The invention discloses a method for using KNN calculation and similarity comparison to predict the protein subcellular section. The method is characterized by comprising the following steps that 1, AAC features of all protein sequences in a protein sequence data set are extracted; 2, by means of a KNN algorithm, the protein sequence set within the prediction range is determined; 3, Blast similarity comparison calculation is carried out to obtain the highest similarity sequence; the section to which the highest similarity sequence belongs is a section to which the prediction sequence belongs. The prediction accuracy is high, especially the recognition precision of subcellular types with low prediction accuracy when a traditional method is used is remarkably improved, and the method plays an important role in accurately predicting the subcellular position of unknown protein.

Description

KNN is used to calculate and similarity comparison predicted protein matter subcellular fraction interval method
Technical field
The invention belongs to field of bioinformatics, relate to the method that predicted protein matter subcellular fraction is interval, be specifically related to a kind of KNN of use and calculate and similarity comparison predicted protein matter subcellular fraction interval method.
Background technology
The subcellular fraction interval that the function of protein sequence is affiliated with it is closely connected, and therefore the subcellular fraction interval prediction of protein sequence is studied important in inhibiting.Protein Subcellular interval is predicted becoming the main approaches obtaining block information by the thought currently with machine learning.
Along with machine learning method first Application in 1991 is in subcellular fraction interval prediction, nearly more than 20 years, the research of Protein Subcellular interval prediction is achieved a series of progress, major prognostic method includes: utilize covariant discriminant function that protein sequence aminoacid composition characteristic is predicted, based on Feature Fusion predictions such as N end, C end and hydrophobicitys, fuzzy k nearest neighbor (FuzzyK-NearestNeighbor, FKNN) algorithm is in conjunction with the prediction etc. of pseudo amino acid composition feature.
In above-mentioned Forecasting Methodology, extract protein sequence feature and input grader and determine interval, owing to only considering that the feature of sequence itself have ignored the similarity associations that between sequence, hereditary variation produces, causing that the accuracy rate predicted is on the low side.
Summary of the invention
For the deficiencies in the prior art, the invention discloses a kind of KNN of use and calculate and similarity comparison predicted protein matter subcellular fraction interval method.

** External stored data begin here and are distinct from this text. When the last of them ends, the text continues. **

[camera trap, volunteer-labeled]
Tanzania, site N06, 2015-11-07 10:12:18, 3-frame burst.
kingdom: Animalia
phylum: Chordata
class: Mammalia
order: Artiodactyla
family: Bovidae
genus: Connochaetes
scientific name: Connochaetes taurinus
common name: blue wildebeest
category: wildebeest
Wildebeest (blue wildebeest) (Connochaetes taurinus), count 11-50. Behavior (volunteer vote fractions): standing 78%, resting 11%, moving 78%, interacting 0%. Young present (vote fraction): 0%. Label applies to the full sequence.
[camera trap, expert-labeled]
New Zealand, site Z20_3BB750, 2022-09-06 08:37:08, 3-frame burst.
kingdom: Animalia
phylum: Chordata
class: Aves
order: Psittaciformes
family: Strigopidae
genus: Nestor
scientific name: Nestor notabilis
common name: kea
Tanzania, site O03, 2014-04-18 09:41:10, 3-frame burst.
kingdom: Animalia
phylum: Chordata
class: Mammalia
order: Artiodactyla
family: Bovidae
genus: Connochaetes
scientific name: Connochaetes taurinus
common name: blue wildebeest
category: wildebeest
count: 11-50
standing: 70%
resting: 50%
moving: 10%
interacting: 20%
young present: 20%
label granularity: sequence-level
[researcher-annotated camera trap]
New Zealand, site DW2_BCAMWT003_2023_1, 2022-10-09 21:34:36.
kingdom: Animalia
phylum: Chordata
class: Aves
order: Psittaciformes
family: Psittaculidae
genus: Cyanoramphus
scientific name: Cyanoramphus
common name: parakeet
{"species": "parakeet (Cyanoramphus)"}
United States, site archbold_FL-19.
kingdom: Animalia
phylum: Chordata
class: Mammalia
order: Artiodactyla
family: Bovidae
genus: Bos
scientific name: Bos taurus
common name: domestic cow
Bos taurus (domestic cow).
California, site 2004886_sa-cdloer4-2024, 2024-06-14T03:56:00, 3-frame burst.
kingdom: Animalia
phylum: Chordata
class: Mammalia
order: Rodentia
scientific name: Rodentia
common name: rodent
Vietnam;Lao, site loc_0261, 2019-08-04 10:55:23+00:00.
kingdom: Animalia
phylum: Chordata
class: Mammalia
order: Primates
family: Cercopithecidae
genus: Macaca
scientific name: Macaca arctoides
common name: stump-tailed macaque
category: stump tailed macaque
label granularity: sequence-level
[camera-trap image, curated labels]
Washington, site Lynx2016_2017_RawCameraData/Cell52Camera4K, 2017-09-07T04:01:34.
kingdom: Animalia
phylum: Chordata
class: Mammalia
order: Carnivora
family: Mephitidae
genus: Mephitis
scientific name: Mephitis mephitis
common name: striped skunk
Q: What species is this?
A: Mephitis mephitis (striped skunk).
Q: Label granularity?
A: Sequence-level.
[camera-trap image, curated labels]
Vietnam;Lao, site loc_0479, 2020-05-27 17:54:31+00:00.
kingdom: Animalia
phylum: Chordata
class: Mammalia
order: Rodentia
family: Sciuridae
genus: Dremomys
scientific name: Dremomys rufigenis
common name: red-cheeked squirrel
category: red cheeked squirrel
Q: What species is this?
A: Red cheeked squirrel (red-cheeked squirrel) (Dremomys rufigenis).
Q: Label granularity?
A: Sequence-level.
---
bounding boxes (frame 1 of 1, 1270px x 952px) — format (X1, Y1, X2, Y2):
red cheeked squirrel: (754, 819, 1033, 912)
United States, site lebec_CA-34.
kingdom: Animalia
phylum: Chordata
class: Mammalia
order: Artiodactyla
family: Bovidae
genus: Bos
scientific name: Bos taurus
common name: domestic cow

Technical scheme is as follows:
A kind of KNN of use calculates and similarity comparison predicted protein matter subcellular fraction interval method, comprises the following steps:
Step 1, extraction protein sequence data concentrate the AAC feature of all proteins sequence;
Step 2, concentrating at protein sequence data and choose a protein sequence and be set as cycle tests, all the other protein sequences are set as training set, by KNN algorithm, it is determined that the protein sequence set in estimation range;
Step 3, the protein sequence set in institute's forecasting sequence and estimation range is carried out Blast similarity contrast conting, obtain the highest similarity sequence;Interval belonging to the highest similarity sequence is exactly the affiliated interval of institute's forecasting sequence.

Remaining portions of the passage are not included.